Ethereum bulls are still rejoicing after last week’s successful Ethereum Merge. The Ethereum network shifted from proof of work to proof of stake — a massive undertaking likened to changing a spaceship engine mid-flight.
It was a long time coming. The Merge was beset by delays for years. But the wait seems to have been worth it.
Now that we’re on the other side of it, it’s important for investors to understand the broader implications of the Merge. Because the Merge is not just a boon for Ethereum. It’s good for the entire crypto universe.
Massive Energy Savings
Ethereum’s new proof of stake system makes the network more sustainable. And “more sustainable” is an understatement. Moving away from energy-intensive mining to its new staking protocol should enable Ethereum to consume 99.9% less energy. That’s huge — especially since crypto has been criticized for its large carbon footprint.

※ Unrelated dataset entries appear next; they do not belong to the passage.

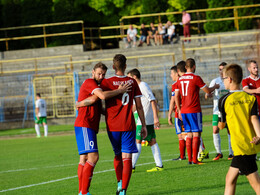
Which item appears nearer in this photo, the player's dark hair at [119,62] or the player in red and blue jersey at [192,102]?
the player's dark hair at [119,62]

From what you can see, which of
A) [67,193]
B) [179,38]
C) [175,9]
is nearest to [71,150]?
[67,193]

Ethereum is the second-largest crypto by market cap. The fact that developers were able to successfully reduce its energy consumption by such a massive amount is a net positive for the crypto market as a whole. It shows that large cryptos can be agile and adapt to changing needs. And it paves the way for other crypto projects to adopt similarly sustainable approaches.

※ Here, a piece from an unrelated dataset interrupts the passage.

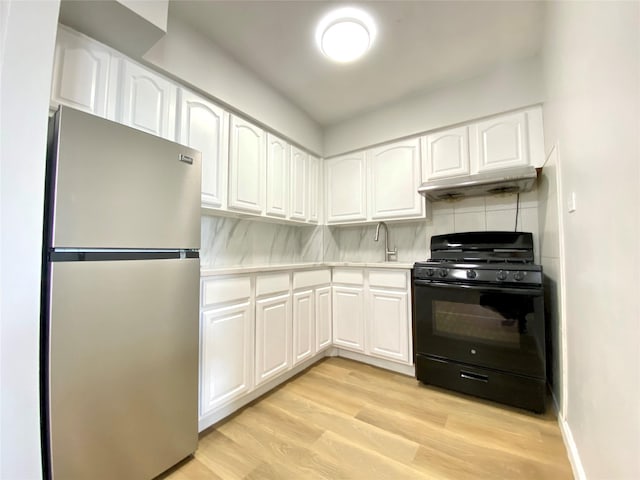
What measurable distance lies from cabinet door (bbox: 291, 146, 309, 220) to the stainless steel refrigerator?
131 cm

As climate change worsens, it’s vital that crypto finds a way to be sustainable. Ethereum proves that it’s possible.
A Growing User Base
Ethereum’s transition to proof of stake means that more members of the Ethereum network will be able to earn rewards for participating in and securing the network. Rather than relying on miners to validate transactions, ETH holders can stake a portion of their holdings in order to validate transactions and earn a share of transaction fees.
This incentivizes more ETH holders to become active participants in securing the network, which should in turn attract even more users to the network. Ethereum is making it easier for ETH investors to profit from the network. Just as startups use crowdfunding to find enthusiastic users-turned-investors, Ethereum is expanding the crypto ecosystem by opening it up to more participants. New crypto investors — some of whom may be learning about crypto through the news of the Merge — are entering the crypto space. And that growth is good news for the crypto market as a whole.

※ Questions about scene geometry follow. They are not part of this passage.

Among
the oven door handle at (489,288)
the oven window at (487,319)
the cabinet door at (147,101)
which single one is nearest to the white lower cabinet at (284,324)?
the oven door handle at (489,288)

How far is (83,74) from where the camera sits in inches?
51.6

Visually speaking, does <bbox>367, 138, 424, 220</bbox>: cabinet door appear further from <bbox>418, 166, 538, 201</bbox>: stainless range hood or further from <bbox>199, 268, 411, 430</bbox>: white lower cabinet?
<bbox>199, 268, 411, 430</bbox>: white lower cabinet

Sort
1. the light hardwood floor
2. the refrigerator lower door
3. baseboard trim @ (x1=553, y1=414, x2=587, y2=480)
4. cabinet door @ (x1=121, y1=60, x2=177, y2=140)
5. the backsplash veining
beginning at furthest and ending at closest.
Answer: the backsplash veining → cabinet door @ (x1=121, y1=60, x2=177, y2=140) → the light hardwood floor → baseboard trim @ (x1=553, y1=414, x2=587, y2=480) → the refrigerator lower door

The Merge was a major software upgrade and an incredible feat of technology. It’s a testament to the ETH developers that they were able to make it happen. And now that Ethereum is in the news because of it, it’s piquing more investor interest. That includes institutional investors. Just this week, Nasdaq started offering institutional investors custody services for both bitcoin and Ethereum.
“We believe this next wave of the revolution is going to be driven by mass institutional adoption,” said Ira Auerbach, head of Nasdaq Digital Assets. “I can think of no better place to bring that trust and brand to the market than Nasdaq.”
Overall institutional investor sentiment has been warming to Ethereum, even before the Merge. And while many institutions are still waiting to dip their toes into Ethereum, it’s only a matter of time before they take the leap. Institutional investors need to diversify their crypto exposure, and now that they’re getting used to bitcoin, Ethereum is the natural next step.
A Bright Future
The Merge is a major milestone for the Ethereum community. Yes, there’s still more work to be done. But for Ethereum investors — and crypto investors in general — this is a win.
In the short to mid-term, the crypto bear market is likely to continue. Even coming off of the Merge’s success, Ethereum has been down over the past week. And the SEC is losing its mind over the Merge and suggesting it might make Ethereum a security. But the short-term price action and potential regulatory uncertainty don’t negate Ethereum’s larger potential. In the long term, things will improve.